We don’t often talk about Formula One in this space but that was before Autosport reported that Scuderia Ferrari believes the pinnacle of motorsports needs stricter finance and spending regulations to be implemented. The Italian racing team said this move was necessary in ensuring F1’s continuity and economic viability.
For those unfamiliar with the sport, Formula One’s governing body, the FIA, has implemented new financial and sporting rules ranging from how the car looks to how much each team can spend per season, starting from 2021. A budget cap of USD $175 million will come into effect but will not apply to engine development, driver salaries and a few other exceptions.
Ferrari CEO Louis Camilleri told Autosport “We have been in favour of this because we think it is good for the economic sustainability of Formula 1. Over time, this limit should also cover cars, driving units, drivers and many other things. Because ultimately, if the sport is not economically viable, it will die. Therefore, we consider it our responsibility to ensure that it is economically viable.”
It’s also noteworthy that Camilleri is pleased at the progress shown by teams in negotiating the details of their Concorde Agreement. As a quick refresh, the Concorde Agreement is an agreement between the FIA, Formula One Teams and the Formula One Group which dictates several details including prize money payouts. Ferrari, who receives a substantial 'heritage bonus' payout every season, will be receiving less as part of the new arrangement.
"This year was critical in terms of trying to finalise the Concorde Agreement and the various chapters of the financial regulations and technical regulations," said Camilleri. "We as Ferrari have taken very much a leadership role because of our history, because of the importance of Formula 1 to Ferrari" he continued.
In an interview with Sportsmail, Ross Brawn, F1’s managing director of motorsports and technical director said, “F1 is a victim of its own success. If you win, it is so valuable in terms of the rewards it brings, therefore you can justify increasing the budgets to succeed because the rewards are so high. Suddenly you can’t afford to fail and you have to keep ploughing money in.

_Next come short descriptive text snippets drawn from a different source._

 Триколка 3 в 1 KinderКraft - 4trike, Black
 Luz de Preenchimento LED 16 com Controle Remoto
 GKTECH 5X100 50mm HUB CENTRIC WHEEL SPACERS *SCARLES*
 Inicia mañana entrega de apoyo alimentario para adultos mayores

You’d imagine budgets would stabilise at some point but they haven’t. I have seen budgets escalate on a yearly basis. It takes an economic crisis for those things to be redressed but we don’t want to wait for an economic crisis.”
“I don’t see what the options are, if we throw it open again Formula One will crash and burn, it will be a victim of its own success” continued Brawn. He also pointed that teams who do not heed the cost cap will be severely punished and even excluded from the championship.